What is CAP theorem?

CAP theorem is one of the fundamental principles in distributed systems that's important to understand. In this post, let's learn more about the CAP theorem and understand how this theorem is applicable to real world distributed systems.

CAP

CAP stands for Consistency, Availability and Partition Tolerance.

To better understand each of these terms, let's assume that:

We have a simple system of servers consisting of 3 nodes, node1, node2 and node3.
Each of these nodes are replicas of a database shard replica1, replica2 and replica3.
Each of these replicas contain exactly the same set of data.
A client can connect to any of these replicas and query data.
A client can connect to any of these replicas and insert data.
Data inserted into one replica will be replicated to the other replicas.
There's a drift if the data in any one of the replicas is different from the others.

A node, a replica, a host or a server all mean the same for the purposes of this example:

database shard

Consistency

The property of consistency guarantees that all the nodes return the exact same results regardless of which node the clients query.

Availability

The property of availability guarantees that the clients querying are guaranteed a result even if one or more nodes in the system fail (even if the results are inconsistent).

Partition Tolerance

Partition tolerance refers to the durability of distributed systems. In case of an event like a network partition, the distributed system continues to operate without any downtime.

Understanding CAP theorem

The CAP theorem generally states the following:

In a distributed system, it's impossible to guarantee all the three properties of Consistency(C), Availability(A) and Partition tolerance(P) simultaneously.

cap diagram

Since network partitions are realistic and are unavoidable in real world distributed systems, in case of a network partition, we should optimize for one of the following:

AP - The system is highly available(A) during a network partition(P), sacrificing consistency(C).
CP - The system is highly consistent(C) during a network partition(P), sacrificing availability(A).

AP and CP

In our example above, if a client writes to replica 1, then the data would be replicated automatically to the other two replicas.

Let's imagine that there's a network partition that causes replica 1 to go offline just after the client finishes writing the data, but before it can be fully replicated to the other two replicas. In this scenario, there will be a data rift or in other words, the data would be inconsistent between the nodes.

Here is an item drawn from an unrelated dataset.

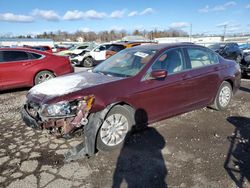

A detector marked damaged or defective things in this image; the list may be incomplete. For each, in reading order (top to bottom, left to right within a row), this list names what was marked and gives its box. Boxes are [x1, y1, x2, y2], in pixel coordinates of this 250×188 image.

crumpled hood [27, 70, 122, 103]
front fender damage [63, 104, 113, 162]
cracked asphalt [0, 72, 250, 187]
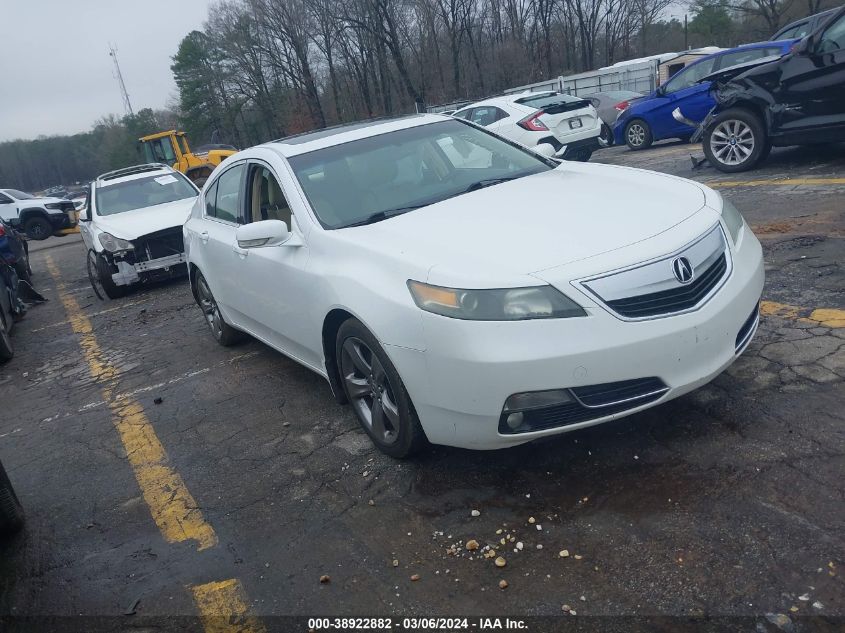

Available and Partition Tolerant - AP

If we design a system that's highly available, then we can ensure that replicas 2 and 3 are always up and return a result to a query even if the results might stale due the rift. We will hope that when replica 1 comes online, the other two replicas will become eventually consistent.

Consistent and Partition Tolerant - CP

On the other hand, if we were to design a system that is highly consistent, we need to pick consistency over availability. In this scenario, even if the replicas 2 and 3 are online, since the data is not consistent amongst the replicas, we won't return any results until both the replicas have caught up with replica 1.

In realworld distributed systems, there are some systems that optimize for availability and there are others that optimize for consistency. A few examples that prioritize availability are:

Cassandra
DynamoDB

On the other hand, some examples of distributed systems that prioritize consistency are:

ETCD
HBase

So, that basically wraps our post on CAP theorem. I hope that this post helped you understand what CAP theorem is and how it can be leveraged to design a distributed systems with tradeoffs to either consistency or availability.